Exercise details: Show each line in the rows below that contains the string "instances", copied without changes.

— Start Extracted material —

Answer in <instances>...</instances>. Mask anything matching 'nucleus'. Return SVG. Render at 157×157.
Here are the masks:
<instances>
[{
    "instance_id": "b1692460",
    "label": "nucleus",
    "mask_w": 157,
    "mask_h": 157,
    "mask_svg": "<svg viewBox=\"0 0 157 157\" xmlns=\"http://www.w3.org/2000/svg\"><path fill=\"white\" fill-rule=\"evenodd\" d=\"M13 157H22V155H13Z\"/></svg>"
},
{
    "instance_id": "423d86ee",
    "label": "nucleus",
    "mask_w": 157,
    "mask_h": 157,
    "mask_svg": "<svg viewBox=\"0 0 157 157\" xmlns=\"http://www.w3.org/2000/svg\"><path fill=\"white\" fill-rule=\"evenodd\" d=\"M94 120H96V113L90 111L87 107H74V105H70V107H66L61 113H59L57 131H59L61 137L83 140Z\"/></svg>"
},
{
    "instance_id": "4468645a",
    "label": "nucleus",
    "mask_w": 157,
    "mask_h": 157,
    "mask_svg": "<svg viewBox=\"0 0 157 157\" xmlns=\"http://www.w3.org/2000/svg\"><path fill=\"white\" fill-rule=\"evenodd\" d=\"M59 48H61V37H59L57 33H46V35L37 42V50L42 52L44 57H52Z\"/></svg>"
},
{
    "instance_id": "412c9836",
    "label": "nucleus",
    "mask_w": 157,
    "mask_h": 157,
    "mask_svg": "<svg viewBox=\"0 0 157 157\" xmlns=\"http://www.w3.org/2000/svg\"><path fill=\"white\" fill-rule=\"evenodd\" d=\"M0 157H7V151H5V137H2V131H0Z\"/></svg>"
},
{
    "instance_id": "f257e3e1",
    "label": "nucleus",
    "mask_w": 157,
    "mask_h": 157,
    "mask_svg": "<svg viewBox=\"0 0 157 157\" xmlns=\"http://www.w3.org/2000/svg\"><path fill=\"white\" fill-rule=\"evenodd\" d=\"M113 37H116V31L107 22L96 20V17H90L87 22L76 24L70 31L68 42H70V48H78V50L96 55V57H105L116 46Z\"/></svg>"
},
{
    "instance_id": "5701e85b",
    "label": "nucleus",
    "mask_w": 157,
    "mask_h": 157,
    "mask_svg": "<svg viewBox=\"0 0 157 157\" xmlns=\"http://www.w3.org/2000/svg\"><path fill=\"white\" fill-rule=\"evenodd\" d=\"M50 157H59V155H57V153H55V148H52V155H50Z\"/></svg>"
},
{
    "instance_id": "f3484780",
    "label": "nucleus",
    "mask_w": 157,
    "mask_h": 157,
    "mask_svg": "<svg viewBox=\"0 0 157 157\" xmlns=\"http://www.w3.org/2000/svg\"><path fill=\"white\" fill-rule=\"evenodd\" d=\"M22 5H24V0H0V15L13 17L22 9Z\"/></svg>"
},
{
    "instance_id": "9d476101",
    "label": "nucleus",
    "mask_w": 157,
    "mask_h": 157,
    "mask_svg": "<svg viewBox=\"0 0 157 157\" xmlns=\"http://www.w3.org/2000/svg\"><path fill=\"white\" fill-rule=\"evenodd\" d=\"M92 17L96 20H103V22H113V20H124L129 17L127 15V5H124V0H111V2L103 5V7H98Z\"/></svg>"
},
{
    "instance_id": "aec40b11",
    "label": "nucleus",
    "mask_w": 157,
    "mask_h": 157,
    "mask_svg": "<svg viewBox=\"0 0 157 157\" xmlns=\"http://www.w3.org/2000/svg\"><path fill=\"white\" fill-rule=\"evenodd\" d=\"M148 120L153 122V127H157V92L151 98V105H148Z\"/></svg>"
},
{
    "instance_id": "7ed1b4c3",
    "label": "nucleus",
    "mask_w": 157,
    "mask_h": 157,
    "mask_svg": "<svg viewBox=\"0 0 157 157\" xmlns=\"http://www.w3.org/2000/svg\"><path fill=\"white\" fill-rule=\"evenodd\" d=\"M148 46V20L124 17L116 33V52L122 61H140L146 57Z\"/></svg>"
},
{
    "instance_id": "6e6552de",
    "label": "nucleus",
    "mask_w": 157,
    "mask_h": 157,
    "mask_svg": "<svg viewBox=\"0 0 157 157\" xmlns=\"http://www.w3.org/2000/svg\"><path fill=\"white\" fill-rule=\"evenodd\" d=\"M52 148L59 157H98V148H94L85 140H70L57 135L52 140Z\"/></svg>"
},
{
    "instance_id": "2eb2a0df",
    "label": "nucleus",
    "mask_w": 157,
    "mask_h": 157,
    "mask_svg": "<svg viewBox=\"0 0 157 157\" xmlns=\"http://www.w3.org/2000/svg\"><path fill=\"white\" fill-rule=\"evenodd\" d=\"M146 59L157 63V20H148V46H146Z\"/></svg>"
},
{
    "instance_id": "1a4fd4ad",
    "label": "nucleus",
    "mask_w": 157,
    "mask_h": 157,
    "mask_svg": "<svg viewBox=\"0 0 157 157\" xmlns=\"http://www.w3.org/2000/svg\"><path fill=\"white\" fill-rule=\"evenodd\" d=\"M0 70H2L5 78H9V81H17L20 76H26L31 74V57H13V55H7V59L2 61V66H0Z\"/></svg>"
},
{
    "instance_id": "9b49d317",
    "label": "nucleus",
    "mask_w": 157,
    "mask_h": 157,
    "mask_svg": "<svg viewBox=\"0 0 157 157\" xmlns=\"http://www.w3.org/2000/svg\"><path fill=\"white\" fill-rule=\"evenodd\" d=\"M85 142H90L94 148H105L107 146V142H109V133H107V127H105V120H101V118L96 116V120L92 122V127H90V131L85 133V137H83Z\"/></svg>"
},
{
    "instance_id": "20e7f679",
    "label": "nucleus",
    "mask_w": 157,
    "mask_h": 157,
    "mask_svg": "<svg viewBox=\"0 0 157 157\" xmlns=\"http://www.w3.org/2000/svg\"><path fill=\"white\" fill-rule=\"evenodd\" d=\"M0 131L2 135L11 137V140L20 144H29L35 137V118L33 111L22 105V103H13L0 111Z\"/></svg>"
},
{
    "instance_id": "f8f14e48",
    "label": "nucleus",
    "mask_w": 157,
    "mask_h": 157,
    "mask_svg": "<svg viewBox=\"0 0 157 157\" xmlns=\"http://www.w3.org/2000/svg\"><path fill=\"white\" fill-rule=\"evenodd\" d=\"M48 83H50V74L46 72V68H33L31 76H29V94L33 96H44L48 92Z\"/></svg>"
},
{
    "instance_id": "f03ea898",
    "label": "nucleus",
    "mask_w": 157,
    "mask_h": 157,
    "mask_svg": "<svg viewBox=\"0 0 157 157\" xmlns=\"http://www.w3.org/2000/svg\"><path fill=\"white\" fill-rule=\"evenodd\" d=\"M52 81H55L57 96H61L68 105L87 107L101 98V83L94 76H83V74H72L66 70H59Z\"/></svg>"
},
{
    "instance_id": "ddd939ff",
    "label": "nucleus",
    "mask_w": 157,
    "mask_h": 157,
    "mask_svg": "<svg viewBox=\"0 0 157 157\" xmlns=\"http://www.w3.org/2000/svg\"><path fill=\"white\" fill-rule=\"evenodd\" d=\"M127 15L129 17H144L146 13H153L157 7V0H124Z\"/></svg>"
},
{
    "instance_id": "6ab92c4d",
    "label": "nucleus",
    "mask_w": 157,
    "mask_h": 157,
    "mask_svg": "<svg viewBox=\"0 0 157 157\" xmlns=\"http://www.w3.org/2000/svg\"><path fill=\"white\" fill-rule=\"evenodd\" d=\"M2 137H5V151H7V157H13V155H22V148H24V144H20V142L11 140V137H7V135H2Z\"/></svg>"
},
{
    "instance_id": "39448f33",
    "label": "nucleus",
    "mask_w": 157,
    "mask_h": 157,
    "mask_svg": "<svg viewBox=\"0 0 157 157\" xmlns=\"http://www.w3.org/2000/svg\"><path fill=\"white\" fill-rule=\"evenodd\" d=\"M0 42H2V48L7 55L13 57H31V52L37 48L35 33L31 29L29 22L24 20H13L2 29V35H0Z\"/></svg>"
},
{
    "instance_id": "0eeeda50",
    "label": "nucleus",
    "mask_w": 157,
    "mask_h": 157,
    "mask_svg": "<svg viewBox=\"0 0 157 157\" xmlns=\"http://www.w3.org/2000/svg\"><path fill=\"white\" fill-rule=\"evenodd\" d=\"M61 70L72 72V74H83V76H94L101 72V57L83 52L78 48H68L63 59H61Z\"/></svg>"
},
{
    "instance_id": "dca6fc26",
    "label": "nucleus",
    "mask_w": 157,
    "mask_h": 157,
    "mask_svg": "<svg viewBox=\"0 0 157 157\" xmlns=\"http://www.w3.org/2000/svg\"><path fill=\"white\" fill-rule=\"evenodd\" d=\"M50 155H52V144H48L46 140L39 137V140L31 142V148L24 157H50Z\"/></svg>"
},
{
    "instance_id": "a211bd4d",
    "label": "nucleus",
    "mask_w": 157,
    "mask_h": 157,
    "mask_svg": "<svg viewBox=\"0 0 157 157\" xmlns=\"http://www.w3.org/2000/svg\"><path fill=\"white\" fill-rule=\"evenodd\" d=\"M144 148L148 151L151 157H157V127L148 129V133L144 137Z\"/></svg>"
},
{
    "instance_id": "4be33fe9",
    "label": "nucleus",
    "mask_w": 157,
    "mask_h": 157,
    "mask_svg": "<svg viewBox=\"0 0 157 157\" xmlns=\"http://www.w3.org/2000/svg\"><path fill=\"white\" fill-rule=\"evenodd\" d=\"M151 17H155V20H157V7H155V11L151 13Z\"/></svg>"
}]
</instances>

— End Extracted material —

Output of the task:
Answer in <instances>...</instances>. Mask anything matching 'nucleus'. Return SVG. Render at 157×157.
<instances>
</instances>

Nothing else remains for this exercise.